I know that there might still be "considerable philosophical debate" over many issues that science has solved a long time ago. This all too often because theists do never give an inch. They just stick to their guns and bring up the old philosophers who did theorize about things on which they had no real data available on their time.
However, now we know so many things better than before. On many things we need not to theorize anymore, but we can have real knowledge. That is true most of all on issues that concern things like human cognition and "mind". However, the old philosophical "theories" are still kept alive, often by people who need them to support their ideology.

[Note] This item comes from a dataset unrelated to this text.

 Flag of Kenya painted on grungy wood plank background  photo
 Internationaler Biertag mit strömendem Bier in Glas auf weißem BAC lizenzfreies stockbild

Some people really seem to think that there are "philosophical issues" that can be totally removed from the reality. Often they label people who disagree with them "science-believers". This label is given to people who think that philosophy needs to address issues that really are known to exist.
What Descartes did think or did not think about human cognition or "mind" is just not very relevant anymore. We know with extreme certainty that he just did not know what he was talking about when he wrote about the relationship between mind and brain.
Of course, one can take philosophy as a form of crosswords. Then it is not really important how things that are debated relate to the things that we know with great certainty. The level of knowledge concerning the workings of the human brain and cognition was simply just laughable at the time of Descartes. What he uttered based on that knowledge is of historical interest only.
Of course, there are especially Christians who just love to cling to these old ideas that all to often stem from the time of ignorance. They see that can protect their pet ideology with these outdated ideas. However, I just hope that serious followers of philosophy would not fall into that trap anymore.
We just have masses of information concerning that Descartes simply did not have. It is also hardly likely that he would write anything similar is he would be alive today and would have the knowledge that we have now.
After we die, we do live in the memories of others and in our works and deeds that have left their mark in the world. However, there is not a single shred of evidence that any part of consciousness would be left behind after a human’s brain stops working. Brain-activity creates the 'mind', and when there is no brain-activity there is no ' mind'.
The sentence "I am, therefore I think." in the beginning of this piece is from a piece by Michael Shermer that was published in Scientific American. In conclusion, he wrote;
“No one denies that consciousness is a hard problem. But before we reify consciousness to the level of an independent agency capable of creating its own reality, let's give the hypotheses we do have for how brains create mind more time. Because we know for a fact that measurable consciousness dies when the brain dies, until proved otherwise, the default hypothesis must be that brains cause consciousness. I am, therefore I think.”